Fuga di Dante e Virgilio nella VI Bolgia

Dante e Virgilio camminano in silenzio lungo l’argine della V Bolgia, dove è in corso la zuffa dei demoni. Mentre Dante pensa alla favola della rana e del Topo, il pensiero di Virgilio è rivolto ancora ai demoni. Questi, infatti, inferociti per l’inganno subito, potrebbero lanciarsi al loro inseguimento. A questo punto Dante manifesta il timore, come scaturito dalla mente del maestro, che i malebranche possano essere alle loro calcagna.
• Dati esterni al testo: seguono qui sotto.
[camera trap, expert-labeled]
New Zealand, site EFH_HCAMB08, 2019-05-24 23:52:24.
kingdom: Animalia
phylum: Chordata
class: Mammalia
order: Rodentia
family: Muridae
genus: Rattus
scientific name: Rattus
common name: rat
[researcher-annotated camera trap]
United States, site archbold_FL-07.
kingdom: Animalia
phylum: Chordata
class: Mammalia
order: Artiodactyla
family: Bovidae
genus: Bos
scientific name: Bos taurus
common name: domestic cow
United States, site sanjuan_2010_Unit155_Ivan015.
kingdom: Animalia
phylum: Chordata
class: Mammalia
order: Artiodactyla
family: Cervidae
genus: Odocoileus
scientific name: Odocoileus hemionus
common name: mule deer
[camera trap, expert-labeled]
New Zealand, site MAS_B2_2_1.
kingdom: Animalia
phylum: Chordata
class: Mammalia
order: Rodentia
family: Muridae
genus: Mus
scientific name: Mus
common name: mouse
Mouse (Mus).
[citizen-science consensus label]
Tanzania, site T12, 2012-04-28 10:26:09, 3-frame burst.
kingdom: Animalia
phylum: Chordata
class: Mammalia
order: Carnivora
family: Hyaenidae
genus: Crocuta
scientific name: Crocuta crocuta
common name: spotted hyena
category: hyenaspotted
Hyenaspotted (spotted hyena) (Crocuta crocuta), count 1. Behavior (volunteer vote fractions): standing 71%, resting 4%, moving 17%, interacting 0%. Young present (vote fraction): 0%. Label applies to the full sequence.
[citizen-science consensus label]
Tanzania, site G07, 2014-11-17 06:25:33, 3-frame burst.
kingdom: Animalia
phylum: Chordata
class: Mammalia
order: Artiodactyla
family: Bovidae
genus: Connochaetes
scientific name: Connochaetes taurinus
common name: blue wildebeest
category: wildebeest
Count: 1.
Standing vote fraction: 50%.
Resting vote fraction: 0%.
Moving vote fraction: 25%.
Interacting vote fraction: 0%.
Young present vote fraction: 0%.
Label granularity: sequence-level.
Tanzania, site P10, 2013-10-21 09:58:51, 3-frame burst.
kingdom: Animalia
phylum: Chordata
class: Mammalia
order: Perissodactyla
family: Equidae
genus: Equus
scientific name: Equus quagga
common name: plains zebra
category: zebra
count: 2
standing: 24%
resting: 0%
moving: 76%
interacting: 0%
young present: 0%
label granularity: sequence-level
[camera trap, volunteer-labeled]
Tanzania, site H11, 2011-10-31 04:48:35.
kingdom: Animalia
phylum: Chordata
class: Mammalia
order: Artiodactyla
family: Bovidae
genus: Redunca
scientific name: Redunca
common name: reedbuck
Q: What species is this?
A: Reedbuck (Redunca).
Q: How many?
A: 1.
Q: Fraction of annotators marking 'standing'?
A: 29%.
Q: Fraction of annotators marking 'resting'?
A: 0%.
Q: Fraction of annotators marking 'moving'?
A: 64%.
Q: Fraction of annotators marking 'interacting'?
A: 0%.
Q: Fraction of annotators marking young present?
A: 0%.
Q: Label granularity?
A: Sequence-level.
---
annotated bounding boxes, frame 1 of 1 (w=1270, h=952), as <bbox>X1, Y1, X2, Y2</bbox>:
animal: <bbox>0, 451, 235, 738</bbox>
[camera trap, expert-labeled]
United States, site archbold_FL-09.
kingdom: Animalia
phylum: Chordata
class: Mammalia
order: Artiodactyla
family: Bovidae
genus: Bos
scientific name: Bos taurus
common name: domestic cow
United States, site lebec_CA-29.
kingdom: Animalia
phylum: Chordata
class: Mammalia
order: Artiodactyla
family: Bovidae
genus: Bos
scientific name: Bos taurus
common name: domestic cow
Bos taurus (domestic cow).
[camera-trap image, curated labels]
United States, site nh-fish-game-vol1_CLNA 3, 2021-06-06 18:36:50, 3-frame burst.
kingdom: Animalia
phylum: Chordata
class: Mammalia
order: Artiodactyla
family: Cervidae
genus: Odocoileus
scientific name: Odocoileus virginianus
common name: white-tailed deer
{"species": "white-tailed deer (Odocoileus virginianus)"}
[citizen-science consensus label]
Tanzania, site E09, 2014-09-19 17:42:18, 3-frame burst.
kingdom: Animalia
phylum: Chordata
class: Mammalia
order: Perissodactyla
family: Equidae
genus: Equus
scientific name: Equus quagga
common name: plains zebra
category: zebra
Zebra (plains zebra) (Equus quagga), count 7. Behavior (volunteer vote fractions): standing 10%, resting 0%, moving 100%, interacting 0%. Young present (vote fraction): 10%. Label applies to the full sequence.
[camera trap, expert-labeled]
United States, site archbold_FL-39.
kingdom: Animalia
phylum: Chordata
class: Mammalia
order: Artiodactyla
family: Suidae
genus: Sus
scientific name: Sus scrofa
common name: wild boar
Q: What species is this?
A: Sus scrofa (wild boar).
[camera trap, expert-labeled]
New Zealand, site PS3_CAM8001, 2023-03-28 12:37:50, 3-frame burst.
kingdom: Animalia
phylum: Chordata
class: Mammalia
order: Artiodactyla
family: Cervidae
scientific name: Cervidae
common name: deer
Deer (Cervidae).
Virgilio, compiaciuto della sua capacità di leggere dentro il discepolo come fosse uno specchio, non ha il tempo di manifestare il medesimo timore, che scorge i diavoli volanti già pronti ad acciuffarli.

E’ allora che con una splendida metafora, Dante, ci racconta di come il suo maestro con prontezza di spirito, lo afferri come una madre afferra il figlioletto e lo porta fuori da una casa in fiamme.  Virgilio, infatti, stringendo al petto il discepolo come un padre amorevole, si cala lungo il pendio che porta alla VI Bolgia, giungendo presto sul fondo; in barba ai Malebranche che non possono oltrepassare il confine a loro destinato.

Caltalano e Loderingo

Dante e Virgilio fra gli Ipocriti-immagine web
Dante e Virgilio fra gli Ipocriti-immagine web

Mentre Dante invita Virgilio ad osservare i dannati per vedere se riesce a riconoscerne qualcuno, Virgilio lo esorta a rallentare ulteriormente il passo, per cercare di allinearsi a loro che sotto quelle pesanti cappe procedono con enorme sforzo e dolore. Fra questi, due dei dannati invitano i poeti a raggiungerli, poiché vedendoli privi di cappe vogliono capire se sono vivi o morti. Sono Catalano e Loderingo, entrambi frati Gaudenti, chiamati da BolognaFirenze per mettere pace fra Guelfi e Ghibellini, impresa nella quale fallirono miseramente.I risultati della loro doppiezza sono ancora visibili nei pressi del Gardingo,dove un tempo sorgevano le dimore degli Uberti, poi rase al suolo.

Caifas e le menzogne del diavolo

Caifas canto XXIII-immagine web
Caifas canto XXIII-immagine web

Dante sta per rivolgere la parola ai due dannati, quando il suo sguardo si ferma su un peccatore crocifisso a terra per mezzo di tre pali. Quando il dannato lo vede inizia a storcersi tutto e a soffiare tra i peli della barba. Catalano, gli spiega che si tratta del gran sacerdote Caifas, il quale suggerì ai Farisei di suppliziare e uccidere Cristo; spiega inoltre che questi è inchiodato a terra, di traverso alla via della Bolgia, in modo tale da essere calpestato dal passaggio di tutti i dannati. Infine, rivela che nessun ponte scavalca la sesta bolgia. Malacoda ha dunque mentito. Virgilio, crucciato, si allontana a gran passi, seguito dal discepolo.